(SOURCE TEXT begins)

An interview with Paulo Dortas


How do you assess the outlook for your economy?

Over the next few years, the Brazilian economy will face the positive impact of several drivers: the 2014 FIFA World Cup, the 2016 Olympic Games and a burgeoning, consuming middle class. Certain sectors will therefore see a large uptick in demand for goods and services. Good opportunities exist in education, construction & real estate, healthcare and transportation among others.

Despite recent slow growth, these factors lead us to believe that Brazil offers an exciting window of opportunities to investors over the next five years, although the most important fact is that the economy has been changing in order to keep the growth sustainable.

What are the top three strengths of your economy as a potential target for investors?

The Brazilian financial market is stable, and the economy has been closely monitored. This has resulted in economic indicators that give room for growth, such as stable inflation rates and low unemployment rates. Beside this there are a lot of new consumers coming to the market -  more than 30 million people joined the middle classes over the past decade. Another strength is the changes government is making as regards the deregulation of key sectors such as transportation and airports ahead of the FIFA World Cup and Olympic Games.

What should business leaders be aware of when investing in your country?

Brazil is a large country – the largest in the southern hemisphere and the fifth largest in the world – so it is impossible to do business here without taking into account the regional differences. Tax and labour legislation is unique and very complex.

What does your firm specialise in?

We specialise in providing audit, tax and advisory services to companies with strong growth potential, including family-owned businesses and private equity and venture capital units.

Paolo Dortas is Managing Partner, Grant Thornton Brazil.

(SOURCE TEXT ends)
(GIVEN DATA begins)

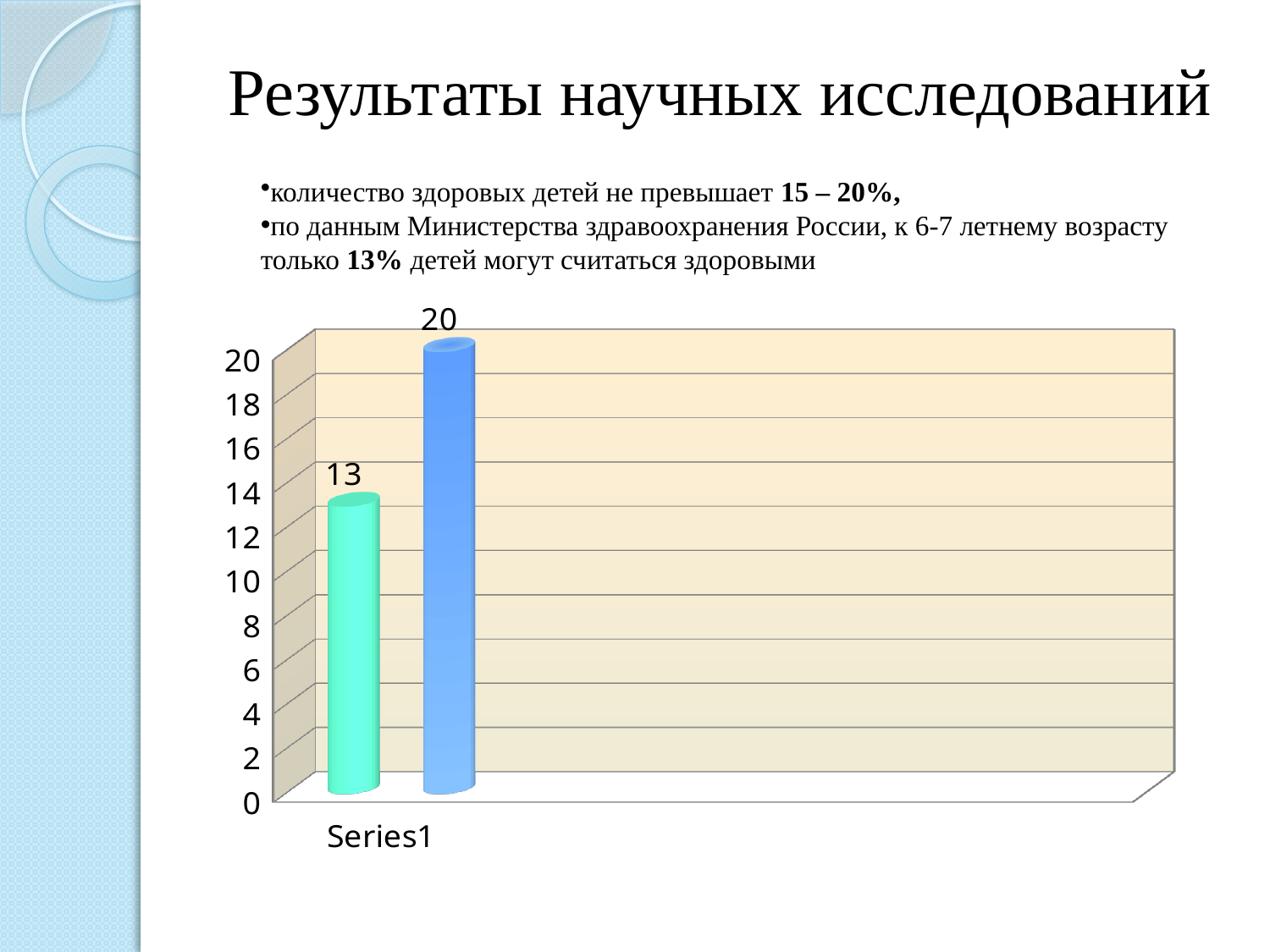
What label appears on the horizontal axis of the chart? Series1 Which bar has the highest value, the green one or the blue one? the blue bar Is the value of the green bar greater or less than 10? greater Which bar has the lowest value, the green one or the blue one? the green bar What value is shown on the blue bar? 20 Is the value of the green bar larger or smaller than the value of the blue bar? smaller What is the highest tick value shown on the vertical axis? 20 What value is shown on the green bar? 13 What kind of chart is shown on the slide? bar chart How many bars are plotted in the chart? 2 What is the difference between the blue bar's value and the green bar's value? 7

(GIVEN DATA ends)

#### [TASKS TO PERFORM]
**A)** In the interview on Brazil's economy, how many people joined the middle classes over the past decade?
**B)** Print the stretch of the interview on Brazil's economy from "What should business" through "firm specialise in?".

#### [SOLUTIONS TO THE EXERCISE]
**A)** More than 30 million people.

**B)**
What should business leaders be aware of when investing in your country?

Brazil is a large country – the largest in the southern hemisphere and the fifth largest in the world – so it is impossible to do business here without taking into account the regional differences. Tax and labour legislation is unique and very complex.

What does your firm specialise in?